Три дня Серенькая приходила днем и уходила вечером. На проходной женщина сказала, что эта кошка здесь недавно, откуда взялась, никто не знает. На четвертый день она пришла и уже никуда уходить не собиралась. Диван, кухонный стол, туалет, подоконник — все уже было ее. Только я сам был здесь гостем, и передо мной встала серьезная дилемма.

В последнюю ночь в мотеле выбор между «забрать с собой» и «оставить» нагонял сумбура в голову и мешал уснуть. В ногах мирно посапывал серый живой клубок. Утро внесло ясность в мысли — забираю, и точка.
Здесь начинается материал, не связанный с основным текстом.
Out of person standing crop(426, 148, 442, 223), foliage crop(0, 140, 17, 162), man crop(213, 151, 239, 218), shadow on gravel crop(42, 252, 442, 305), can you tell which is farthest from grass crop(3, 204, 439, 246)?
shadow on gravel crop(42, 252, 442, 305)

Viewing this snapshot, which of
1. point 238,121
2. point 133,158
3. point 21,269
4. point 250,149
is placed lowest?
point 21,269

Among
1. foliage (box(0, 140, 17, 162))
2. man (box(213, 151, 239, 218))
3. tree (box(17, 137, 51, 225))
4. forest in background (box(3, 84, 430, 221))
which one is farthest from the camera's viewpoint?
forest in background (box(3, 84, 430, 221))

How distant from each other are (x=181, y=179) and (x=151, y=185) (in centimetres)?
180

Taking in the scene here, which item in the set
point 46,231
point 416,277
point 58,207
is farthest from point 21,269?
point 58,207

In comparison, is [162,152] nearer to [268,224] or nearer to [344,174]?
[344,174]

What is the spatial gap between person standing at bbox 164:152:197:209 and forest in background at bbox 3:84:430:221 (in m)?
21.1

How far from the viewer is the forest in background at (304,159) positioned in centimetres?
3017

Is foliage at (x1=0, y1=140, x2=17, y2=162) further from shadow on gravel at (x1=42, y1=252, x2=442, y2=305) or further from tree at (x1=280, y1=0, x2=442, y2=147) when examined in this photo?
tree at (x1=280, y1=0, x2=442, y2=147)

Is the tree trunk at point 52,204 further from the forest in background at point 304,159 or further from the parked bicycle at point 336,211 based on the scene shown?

Звук сирены ракетной опасности, доносившийся с улицы, только укрепил меня в намерениях. До вечернего поезда было еще достаточно времени. В единственном работающем хозяйственном магазине города нашлись и переноска для кошки, и шлейка. Мои покупки ей сразу не понравились: какая-то цветастая коробка и поводок, похожий на душегубку. «Заяц, так надо, я не хочу, чтобы ты сбежала от меня посередине пути. Знаешь, что стало с котом, которого проводница высадила из поезда? Это очень грустная история». Кошка слушала меня невнимательно, косо поглядывая на злополучный «аркан» у меня в руках. Хвост ходил ходуном, Серенькая почувствовала мои намерения. Это была большая ошибка. Как только непонятная конструкция из веревок опустилась на ее шею, пушистый ангел тотчас превратился в демона. Она оказалась совсем не безголосой и с острыми разящими когтями. После тройного кульбита с подвывертом Серенькая стремглав пронеслась к двери и исчезла в уличном зное. План по укрощению строптивой провалился.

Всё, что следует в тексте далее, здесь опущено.